Taking only the lines of the data below from the line with "United States, site archbold_FL-16." to the line with "common name: rabbits and hares", ends included, write them out exactly and without pictures.

Collected data entries
○ ○ ○ ○ ○

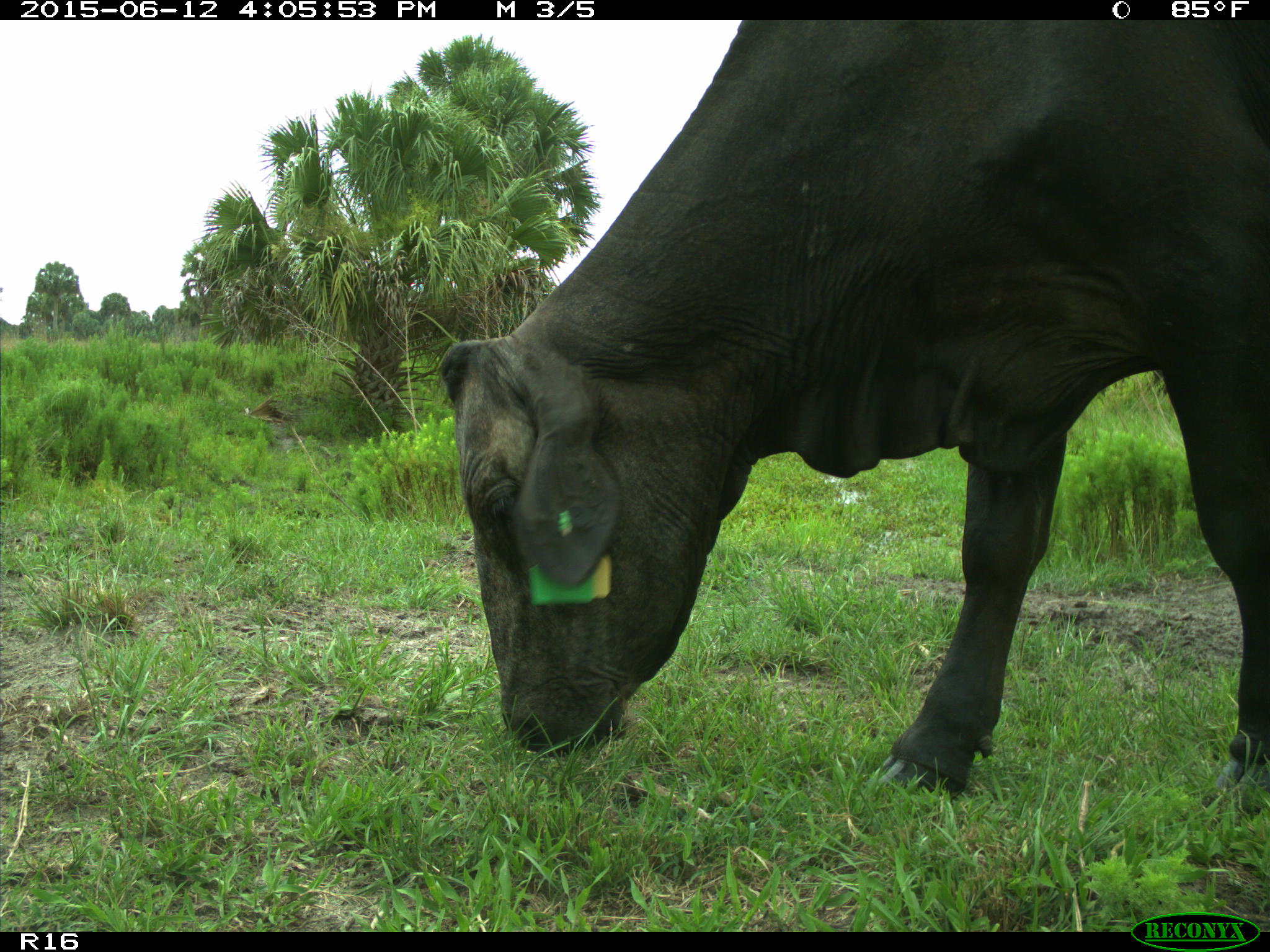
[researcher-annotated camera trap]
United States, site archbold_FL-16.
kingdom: Animalia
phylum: Chordata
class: Mammalia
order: Artiodactyla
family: Bovidae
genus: Bos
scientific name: Bos taurus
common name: domestic cow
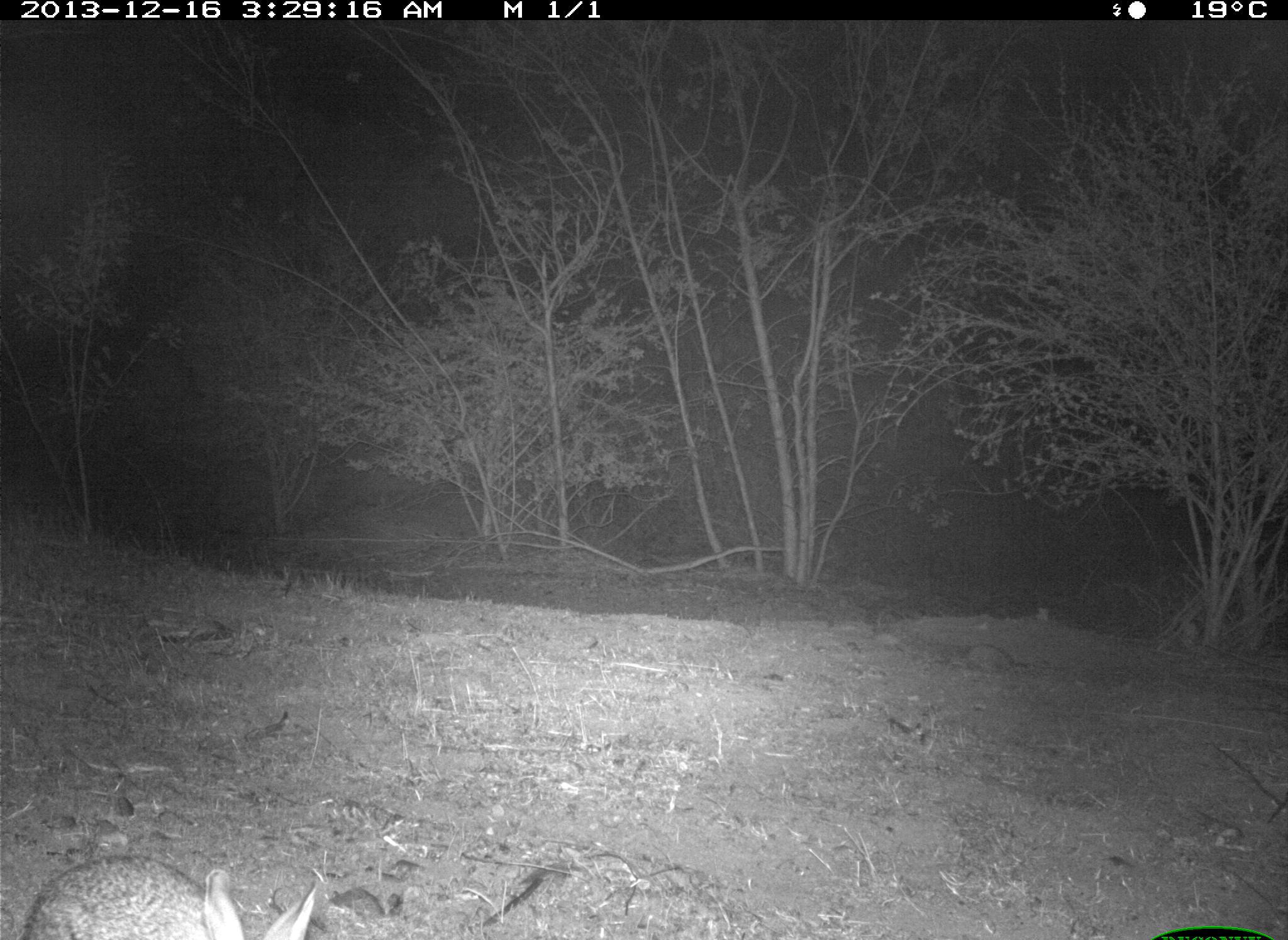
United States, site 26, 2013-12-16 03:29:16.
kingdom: Animalia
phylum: Chordata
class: Mammalia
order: Lagomorpha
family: Leporidae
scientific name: Leporidae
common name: rabbits and hares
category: rabbit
Rabbit (rabbits and hares) (Leporidae).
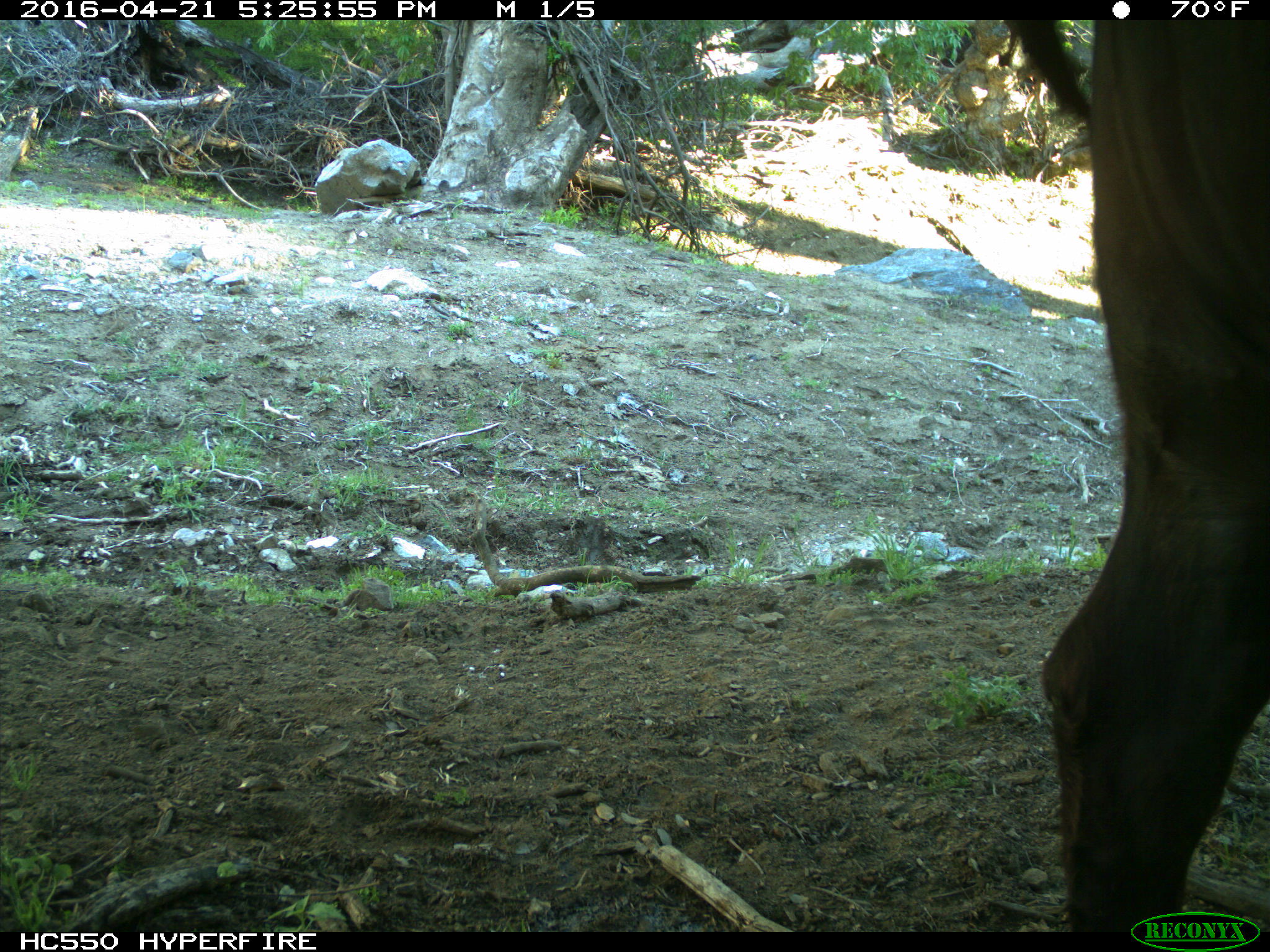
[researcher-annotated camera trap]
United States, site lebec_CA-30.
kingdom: Animalia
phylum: Chordata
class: Mammalia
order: Artiodactyla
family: Bovidae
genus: Bos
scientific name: Bos taurus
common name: domestic cow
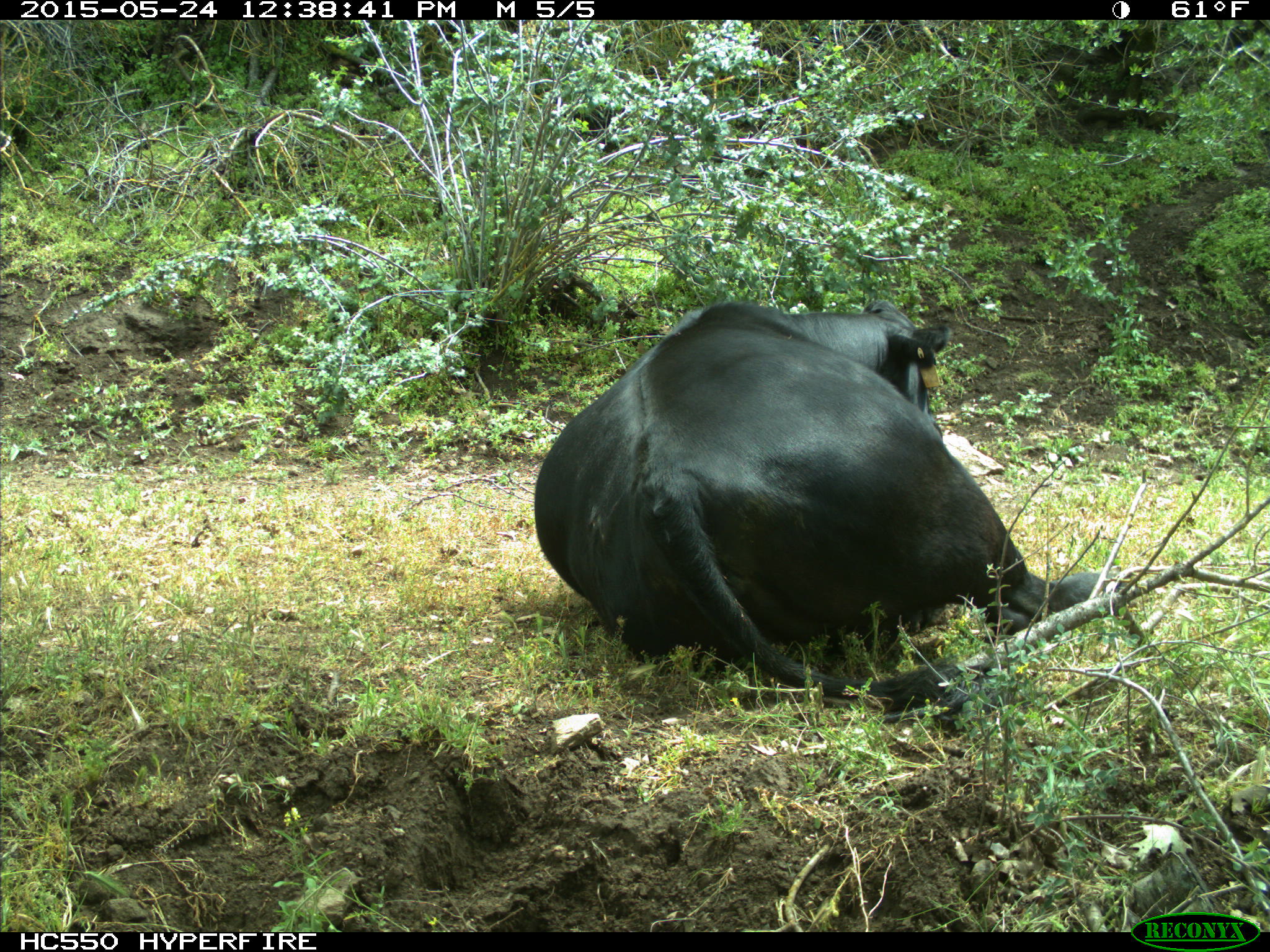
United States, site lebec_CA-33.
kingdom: Animalia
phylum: Chordata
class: Mammalia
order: Artiodactyla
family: Bovidae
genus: Bos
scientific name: Bos taurus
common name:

○ ○ ○ ○ ○

**Response to the exercise:**
United States, site archbold_FL-16.
kingdom: Animalia
phylum: Chordata
class: Mammalia
order: Artiodactyla
family: Bovidae
genus: Bos
scientific name: Bos taurus
common name: domestic cow
United States, site 26, 2013-12-16 03:29:16.
kingdom: Animalia
phylum: Chordata
class: Mammalia
order: Lagomorpha
family: Leporidae
scientific name: Leporidae
common name: rabbits and hares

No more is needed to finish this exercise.